MICHIGAN COUPLE WITH 14 SONS WELCOME THEIR FIRST DAUGHTER
LAKEVIEW, Mich. (AP) — A Michigan couple whose large family attracted attention by growing to include 14 sons has welcomed their first daughter nearly three decades after the birth of their first child. Kateri Schwandt gave birth Thursday to Maggie Jayne, who weighed in at 7 pounds, 8 ounces and entered a world filled with 14 older brothers. Jay Schwandt tells the Detroit Free Press that he and his wife, both 45, “are overjoyed and beyond excited to add Maggie Jayne to our family.” They live in the rural community of Lakeview, about 30 miles northeast of Grand Rapids. The couple’s oldest child, 28-year-old Tyler Schwandt, says his parents thought they would never have a daughter after 14 sons.
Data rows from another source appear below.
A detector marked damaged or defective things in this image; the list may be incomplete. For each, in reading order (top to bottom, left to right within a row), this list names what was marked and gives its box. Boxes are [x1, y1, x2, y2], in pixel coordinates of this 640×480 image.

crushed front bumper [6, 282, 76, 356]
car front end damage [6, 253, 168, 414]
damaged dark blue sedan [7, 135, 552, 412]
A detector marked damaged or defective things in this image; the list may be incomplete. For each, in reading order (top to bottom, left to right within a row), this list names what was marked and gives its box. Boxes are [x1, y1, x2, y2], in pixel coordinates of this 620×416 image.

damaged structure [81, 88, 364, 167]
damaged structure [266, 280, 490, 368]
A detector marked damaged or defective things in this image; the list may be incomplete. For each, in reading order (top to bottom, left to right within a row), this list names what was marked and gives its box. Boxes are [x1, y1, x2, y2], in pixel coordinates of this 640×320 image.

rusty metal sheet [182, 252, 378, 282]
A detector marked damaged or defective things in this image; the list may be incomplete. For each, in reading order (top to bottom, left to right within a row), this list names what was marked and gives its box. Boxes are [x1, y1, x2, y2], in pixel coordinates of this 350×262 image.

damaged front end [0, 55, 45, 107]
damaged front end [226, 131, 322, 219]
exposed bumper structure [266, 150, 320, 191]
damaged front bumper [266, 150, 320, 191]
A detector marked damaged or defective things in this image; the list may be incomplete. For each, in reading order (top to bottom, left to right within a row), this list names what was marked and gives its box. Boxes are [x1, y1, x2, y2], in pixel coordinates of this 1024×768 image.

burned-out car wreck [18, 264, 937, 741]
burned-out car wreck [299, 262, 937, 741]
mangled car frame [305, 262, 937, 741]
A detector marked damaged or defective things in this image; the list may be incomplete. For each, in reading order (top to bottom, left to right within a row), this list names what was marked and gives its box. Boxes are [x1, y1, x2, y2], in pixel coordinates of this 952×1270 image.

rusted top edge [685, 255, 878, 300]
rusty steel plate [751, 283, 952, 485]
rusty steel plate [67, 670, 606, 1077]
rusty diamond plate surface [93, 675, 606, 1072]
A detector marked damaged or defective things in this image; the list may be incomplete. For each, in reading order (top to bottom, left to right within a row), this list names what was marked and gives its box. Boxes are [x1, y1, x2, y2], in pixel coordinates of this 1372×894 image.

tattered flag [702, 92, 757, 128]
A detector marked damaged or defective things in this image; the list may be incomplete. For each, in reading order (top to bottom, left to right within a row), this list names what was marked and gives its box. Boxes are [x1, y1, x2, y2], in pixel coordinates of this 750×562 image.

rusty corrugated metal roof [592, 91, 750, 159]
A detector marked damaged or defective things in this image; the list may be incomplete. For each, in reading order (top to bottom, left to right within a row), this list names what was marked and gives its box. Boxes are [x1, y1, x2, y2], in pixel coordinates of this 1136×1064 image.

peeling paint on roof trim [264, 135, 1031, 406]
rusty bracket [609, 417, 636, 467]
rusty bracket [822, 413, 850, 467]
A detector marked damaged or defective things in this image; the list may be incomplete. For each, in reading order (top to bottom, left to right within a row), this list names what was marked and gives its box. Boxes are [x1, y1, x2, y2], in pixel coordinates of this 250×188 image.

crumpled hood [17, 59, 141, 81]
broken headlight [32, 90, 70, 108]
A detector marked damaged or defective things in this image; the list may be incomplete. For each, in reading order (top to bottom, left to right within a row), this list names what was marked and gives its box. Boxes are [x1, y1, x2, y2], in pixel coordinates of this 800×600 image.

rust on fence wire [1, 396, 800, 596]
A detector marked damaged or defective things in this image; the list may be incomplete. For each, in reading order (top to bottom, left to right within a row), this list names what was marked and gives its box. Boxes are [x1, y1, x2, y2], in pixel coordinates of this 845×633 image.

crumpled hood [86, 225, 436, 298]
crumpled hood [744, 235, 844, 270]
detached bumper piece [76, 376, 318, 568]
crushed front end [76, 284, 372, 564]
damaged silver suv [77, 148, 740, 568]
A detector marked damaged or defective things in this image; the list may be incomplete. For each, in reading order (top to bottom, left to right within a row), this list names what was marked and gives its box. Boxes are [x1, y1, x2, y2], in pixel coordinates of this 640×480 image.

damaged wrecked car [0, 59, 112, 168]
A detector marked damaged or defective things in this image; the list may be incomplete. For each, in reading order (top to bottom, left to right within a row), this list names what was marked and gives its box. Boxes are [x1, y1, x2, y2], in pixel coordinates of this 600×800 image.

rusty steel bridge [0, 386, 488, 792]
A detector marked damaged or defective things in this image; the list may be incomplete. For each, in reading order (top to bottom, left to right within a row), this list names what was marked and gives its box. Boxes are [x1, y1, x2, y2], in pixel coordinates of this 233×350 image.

1ST WOMAN FREE-CLIMBS EL CAPITAN’S GOLDEN GATE ROUTE IN A DAY
YOSEMITE NATIONAL PARK, Calif. (AP) — Rock climber Emily Harrington has become the first woman, and fourth person, to free-climb the Golden Gate route on Yosemite National Park’s granite wall in a single day. The 34-year-old began to scale 3,000-foot El Capitan early Wednesday. The San Francisco Chronicle says Harrington reached the top in 21 hours, 13 minutes and 51 seconds, despite banging her head on the granite wall at one point. Free climbers don’t use ropes to ascend, only to catch them if they fall.
GO GATORS: DEPUTIES REMOVE ALLIGATOR FROM SCHOOL PLAYGROUND
OKEECHOBEE, Fla. (AP) — A Florida elementary school got to meet a live version of its mascot after a small alligator was found in the school’s playground. The Okeechobee County Sheriff’s Office said its deputies found the alligator on the Everglades Elementary School’s playground Wednesday afternoon. The school’s mascot is an alligator clad in orange, which is a bit different from the 4-foot-6-inch alligator deputies captured. Deputies later released the gator in the Nubbin Slough River, but not before affectionately naming it “Everglades.”
FISHING BOAT SUNK OFF S. CAROLINA COAST AS ARTIFICIAL REEF
CHARLESTON, S.C. (AP) — An old fishing boat and some concrete erosion structures are the latest things wildlife officials are sinking to create artificial reefs in the ocean off South Carolina. The Department of Natural Resources says the 65-foot fishing trawler and the concrete blocks were added to the C.J. Davidson Jr. Reef off Georgetown. They join a large barge and 20 Army vehicles in about 50 feet of water as wildlife officials hope fish and other marine life will thrive in the nooks and crannies. DNR has been sinking things for artificial reefs for 40 years. Bridge spans, military vehicles and subway cars are all now on the ocean floor.